Não estava ele demasiado velho para gozar a popularidade; lia com avidez todos os artigos publicados sobre sua personalidade e pedia aos amigos que lhe enviassem, como porte a pagar, tudo quanto saísse a seu respeito. Em 1854, Wagner mandou-lhe um exemplar do Anel dos Nibelugen com uma palavra sobre o juízo do filosofo sobre a musica. Em vista dessas homenagens o grande pessimista se tornou nos últimos anos quase um otimista; tocava flauta com freqüência depois do jantar, e agradecia ao Tempo tê-lo varrido dos ardores da mocidade. Começou a vir gente de toda parte para vê-lo; e ao completar senta anos, em 1858, teve congratulações de todos os países do mundo.

Schopenhauer ia viver mais dois anos. A 21 de setembro de 1860 esteve a mesa para o breakfast, aparentemente bom de saúde. Uma hora depois a dona da casa o encontrou ainda a mesa - mas morto.          

29 de abr. de 2011

Schopenhauer_Sua Época

Por que motivo a primeira metade do século dezenove deu surto a uma série de poetas pessimistas – Byron da Inglaterra, Musser na França, Heine na Alemanha, Leopardi na Itália, Pushkin e Lermontof na Rússia; a um grupo de compositores – Schubert, Schummann, Chopin e ainda o Beethoven da ultima fase [um pessimista que procurava mostrar-se otimista];e, acima de tudo a um filosofo eminentemente pessimista – Artur Schopenhauer?  

A sua grande antologia do infortúnio, O Mundo como Vontade e Idéia, apareceu em 1818. A “Santa” Aliança ia no apogeu. Dera-se a batalha de Waterloo, a Revolução estava morta, o “Filho da Revolução” apodrecia num penedo longe nos mares. Parte da apoteose de Schopenhauer á Vontade era devida a sangrenta e magnífica aparição da Vontade feita homem que foi o pequeno corso; e parte do seu desespero vinha do patético afastamento da ilha de Santa Helena -  a Vontade finalmente derrotada e a negra Morte vencedora única de todas as guerras. Estavam restaurados os Bourbons, os barões feudais voltavam a reclamar suas terras e o pacifico idealismo de Alexandre da Rússia havia dado nascimento a uma liga para a supressão universal do progresso. A grande era fora-se. “Rendo graças a Deus, dizia Goethe, de um tal esgotamento do mundo não haver coincidido com a minha mocidade”.
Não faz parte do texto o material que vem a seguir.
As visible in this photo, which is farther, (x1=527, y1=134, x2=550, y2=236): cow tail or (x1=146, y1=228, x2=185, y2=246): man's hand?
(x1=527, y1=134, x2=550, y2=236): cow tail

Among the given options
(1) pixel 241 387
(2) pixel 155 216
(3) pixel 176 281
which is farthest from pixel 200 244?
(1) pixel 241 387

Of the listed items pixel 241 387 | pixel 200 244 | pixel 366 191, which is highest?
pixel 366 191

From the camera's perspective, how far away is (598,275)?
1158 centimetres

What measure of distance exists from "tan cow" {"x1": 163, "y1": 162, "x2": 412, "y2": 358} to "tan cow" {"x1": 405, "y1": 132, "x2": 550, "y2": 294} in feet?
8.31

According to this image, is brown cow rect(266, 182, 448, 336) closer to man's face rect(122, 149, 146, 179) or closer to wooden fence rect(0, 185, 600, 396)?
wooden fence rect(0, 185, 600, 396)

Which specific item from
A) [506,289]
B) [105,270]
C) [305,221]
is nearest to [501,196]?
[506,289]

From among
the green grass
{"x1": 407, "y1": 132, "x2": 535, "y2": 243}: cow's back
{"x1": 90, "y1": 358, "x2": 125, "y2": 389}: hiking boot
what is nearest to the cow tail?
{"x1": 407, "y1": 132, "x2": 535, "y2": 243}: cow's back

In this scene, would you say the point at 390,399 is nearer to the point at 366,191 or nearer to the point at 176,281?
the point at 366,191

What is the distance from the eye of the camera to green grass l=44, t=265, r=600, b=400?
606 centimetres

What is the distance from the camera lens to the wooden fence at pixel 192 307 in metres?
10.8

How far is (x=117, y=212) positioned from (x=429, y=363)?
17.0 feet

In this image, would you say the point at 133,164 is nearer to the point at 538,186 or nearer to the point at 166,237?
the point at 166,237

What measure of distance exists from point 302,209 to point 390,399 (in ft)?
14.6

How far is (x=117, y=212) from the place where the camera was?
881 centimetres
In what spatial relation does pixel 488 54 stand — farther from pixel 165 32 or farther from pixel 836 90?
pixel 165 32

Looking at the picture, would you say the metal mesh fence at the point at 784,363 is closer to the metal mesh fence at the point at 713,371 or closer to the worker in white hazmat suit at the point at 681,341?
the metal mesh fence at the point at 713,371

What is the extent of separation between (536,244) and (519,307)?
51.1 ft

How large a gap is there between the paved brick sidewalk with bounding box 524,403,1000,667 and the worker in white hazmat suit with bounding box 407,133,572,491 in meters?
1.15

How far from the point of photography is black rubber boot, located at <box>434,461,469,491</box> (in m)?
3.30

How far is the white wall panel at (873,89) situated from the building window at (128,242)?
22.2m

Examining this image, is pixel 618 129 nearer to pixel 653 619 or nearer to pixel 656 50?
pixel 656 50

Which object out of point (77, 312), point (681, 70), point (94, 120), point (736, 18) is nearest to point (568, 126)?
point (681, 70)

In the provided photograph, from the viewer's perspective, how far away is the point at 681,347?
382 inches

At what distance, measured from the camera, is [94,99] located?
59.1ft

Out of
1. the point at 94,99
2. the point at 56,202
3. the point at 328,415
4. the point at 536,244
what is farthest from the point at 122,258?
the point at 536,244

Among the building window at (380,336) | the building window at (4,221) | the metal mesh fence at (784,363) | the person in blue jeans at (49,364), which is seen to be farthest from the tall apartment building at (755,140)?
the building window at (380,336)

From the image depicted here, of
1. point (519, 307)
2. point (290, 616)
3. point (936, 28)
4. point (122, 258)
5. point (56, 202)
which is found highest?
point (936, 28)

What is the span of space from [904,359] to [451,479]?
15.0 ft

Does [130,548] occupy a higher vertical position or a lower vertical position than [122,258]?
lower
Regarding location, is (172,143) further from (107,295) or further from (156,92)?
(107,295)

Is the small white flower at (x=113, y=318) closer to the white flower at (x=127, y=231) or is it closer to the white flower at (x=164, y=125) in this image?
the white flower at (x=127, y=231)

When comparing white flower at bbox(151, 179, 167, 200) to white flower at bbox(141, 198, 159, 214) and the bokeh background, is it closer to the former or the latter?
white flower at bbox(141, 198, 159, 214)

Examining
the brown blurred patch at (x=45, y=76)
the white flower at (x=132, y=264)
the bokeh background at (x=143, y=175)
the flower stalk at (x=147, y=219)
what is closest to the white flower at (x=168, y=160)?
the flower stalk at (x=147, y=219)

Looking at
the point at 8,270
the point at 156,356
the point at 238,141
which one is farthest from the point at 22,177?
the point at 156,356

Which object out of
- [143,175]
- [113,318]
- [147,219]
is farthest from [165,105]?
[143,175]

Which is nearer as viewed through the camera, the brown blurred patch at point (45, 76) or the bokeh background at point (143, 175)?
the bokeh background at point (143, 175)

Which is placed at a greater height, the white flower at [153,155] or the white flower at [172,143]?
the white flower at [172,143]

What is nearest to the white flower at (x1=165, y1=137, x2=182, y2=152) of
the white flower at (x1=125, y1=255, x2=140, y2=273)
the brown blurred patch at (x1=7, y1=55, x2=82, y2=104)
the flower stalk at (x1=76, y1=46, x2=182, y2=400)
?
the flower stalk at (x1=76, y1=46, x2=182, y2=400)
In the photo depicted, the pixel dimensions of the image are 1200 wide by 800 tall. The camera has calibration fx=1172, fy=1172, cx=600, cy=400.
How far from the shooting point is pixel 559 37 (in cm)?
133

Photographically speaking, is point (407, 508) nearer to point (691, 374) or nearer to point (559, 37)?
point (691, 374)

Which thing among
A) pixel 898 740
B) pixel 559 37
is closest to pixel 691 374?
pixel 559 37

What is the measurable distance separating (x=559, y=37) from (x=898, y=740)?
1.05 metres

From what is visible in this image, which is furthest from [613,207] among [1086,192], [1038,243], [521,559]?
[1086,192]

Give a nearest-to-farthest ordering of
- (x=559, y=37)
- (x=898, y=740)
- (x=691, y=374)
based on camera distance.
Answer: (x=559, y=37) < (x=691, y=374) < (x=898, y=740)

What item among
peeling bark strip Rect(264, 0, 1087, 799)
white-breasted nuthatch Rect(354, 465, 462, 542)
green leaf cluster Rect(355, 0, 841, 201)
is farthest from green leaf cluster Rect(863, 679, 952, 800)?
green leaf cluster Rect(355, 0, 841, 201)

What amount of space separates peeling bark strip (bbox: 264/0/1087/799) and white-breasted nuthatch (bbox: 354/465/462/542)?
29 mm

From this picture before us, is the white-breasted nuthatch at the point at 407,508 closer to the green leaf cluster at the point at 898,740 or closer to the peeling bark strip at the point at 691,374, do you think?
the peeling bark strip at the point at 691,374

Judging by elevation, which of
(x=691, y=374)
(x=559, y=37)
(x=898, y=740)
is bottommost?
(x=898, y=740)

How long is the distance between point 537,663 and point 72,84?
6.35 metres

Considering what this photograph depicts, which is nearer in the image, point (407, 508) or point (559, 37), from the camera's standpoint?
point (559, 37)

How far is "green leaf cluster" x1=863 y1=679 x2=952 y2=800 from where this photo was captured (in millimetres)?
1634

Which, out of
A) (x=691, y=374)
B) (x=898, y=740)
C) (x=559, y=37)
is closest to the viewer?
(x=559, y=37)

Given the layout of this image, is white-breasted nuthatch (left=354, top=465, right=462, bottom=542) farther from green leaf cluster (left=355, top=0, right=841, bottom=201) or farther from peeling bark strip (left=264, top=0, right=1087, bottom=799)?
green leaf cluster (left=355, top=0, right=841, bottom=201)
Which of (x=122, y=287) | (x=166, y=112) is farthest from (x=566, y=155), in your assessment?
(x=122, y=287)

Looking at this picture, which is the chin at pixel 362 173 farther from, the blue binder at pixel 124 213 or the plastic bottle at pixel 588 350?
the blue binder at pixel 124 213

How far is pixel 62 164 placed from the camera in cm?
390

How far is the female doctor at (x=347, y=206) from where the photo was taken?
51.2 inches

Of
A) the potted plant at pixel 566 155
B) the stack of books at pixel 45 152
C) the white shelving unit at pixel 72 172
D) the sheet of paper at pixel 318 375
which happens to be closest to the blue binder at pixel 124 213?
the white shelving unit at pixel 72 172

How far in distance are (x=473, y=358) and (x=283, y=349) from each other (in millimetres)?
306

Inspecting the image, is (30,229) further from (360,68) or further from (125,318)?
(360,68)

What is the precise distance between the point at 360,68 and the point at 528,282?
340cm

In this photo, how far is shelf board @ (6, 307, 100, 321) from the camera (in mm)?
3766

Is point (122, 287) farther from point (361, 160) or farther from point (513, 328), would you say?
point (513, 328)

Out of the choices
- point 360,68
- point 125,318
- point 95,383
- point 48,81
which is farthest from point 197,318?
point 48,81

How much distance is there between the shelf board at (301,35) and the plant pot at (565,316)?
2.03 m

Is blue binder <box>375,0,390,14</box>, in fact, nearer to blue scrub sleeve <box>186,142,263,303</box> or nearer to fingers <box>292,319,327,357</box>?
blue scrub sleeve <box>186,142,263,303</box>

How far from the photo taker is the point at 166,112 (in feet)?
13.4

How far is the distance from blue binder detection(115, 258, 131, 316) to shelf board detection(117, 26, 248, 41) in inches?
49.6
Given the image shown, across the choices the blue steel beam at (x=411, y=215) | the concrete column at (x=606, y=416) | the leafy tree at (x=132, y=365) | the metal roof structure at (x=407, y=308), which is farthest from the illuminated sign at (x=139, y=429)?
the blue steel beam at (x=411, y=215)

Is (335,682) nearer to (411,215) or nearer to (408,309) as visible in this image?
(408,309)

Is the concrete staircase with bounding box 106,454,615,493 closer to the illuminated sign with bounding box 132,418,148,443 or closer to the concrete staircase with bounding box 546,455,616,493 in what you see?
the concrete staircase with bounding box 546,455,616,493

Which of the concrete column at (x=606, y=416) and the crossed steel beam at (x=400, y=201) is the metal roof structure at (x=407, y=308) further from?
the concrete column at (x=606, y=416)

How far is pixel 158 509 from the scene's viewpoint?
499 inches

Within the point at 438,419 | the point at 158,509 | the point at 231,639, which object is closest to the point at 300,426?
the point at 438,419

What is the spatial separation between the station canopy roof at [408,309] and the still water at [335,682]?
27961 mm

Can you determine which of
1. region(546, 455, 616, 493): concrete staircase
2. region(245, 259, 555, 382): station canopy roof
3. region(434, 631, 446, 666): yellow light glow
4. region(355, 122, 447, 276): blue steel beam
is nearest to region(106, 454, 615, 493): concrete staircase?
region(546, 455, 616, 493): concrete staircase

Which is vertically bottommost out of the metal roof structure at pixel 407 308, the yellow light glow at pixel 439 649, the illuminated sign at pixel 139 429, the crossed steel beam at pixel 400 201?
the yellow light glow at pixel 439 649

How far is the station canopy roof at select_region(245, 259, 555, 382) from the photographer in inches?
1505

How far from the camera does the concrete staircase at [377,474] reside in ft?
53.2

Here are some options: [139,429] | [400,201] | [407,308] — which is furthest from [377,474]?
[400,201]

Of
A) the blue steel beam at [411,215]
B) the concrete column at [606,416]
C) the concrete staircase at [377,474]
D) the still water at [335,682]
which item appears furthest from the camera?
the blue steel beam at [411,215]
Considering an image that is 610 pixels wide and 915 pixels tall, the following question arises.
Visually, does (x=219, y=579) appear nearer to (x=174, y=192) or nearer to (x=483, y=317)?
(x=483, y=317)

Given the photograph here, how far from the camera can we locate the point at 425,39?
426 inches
A Europa inteira jazia prostrada. Milhões de homens fortes tinham perecido; milhões de acres de terras aráveis jaziam em abandono; por toda a parte do Continente a vida tinha de recomeçar do começo e penosamente restaurar as reservas de civilização e riquezas destruídas pela guerra. Na sua viagem através da França e da Austrália em 1804 Schopenhauer espantou-se com a desordem e imundície das cidades, com a desoladora pobreza dos homens do campo, com o desassossego e miséria das aldeias. A passagem dos exércitos napoleônicos e anti-napoleonicos deixaram cicatrizes profundas em todas as nações. Moscou reduzira-se a cinzas. Na Inglaterra, a orgulhosa vencedora da luta, os campônios estavam arruinados pela queda do preço do trigo, e os operários industriais sofriam todos os horrores do nascente e ainda incerto regime fabril. A desmoralização agravava o desemprego. “Ouvi meu pai dizer”, escreveu Carlyle, “que nos anos em que a aveia foi a dez chellins o ‘stone’[sete quilos]os trabalhadores retiravam-se separadamente para a beira de um riacho onde bebiam em vez de jantar, procurando assim esconder a miséria aos olhos uns dos outros” [*Froude, Life and Letters of Thomas Carlyle].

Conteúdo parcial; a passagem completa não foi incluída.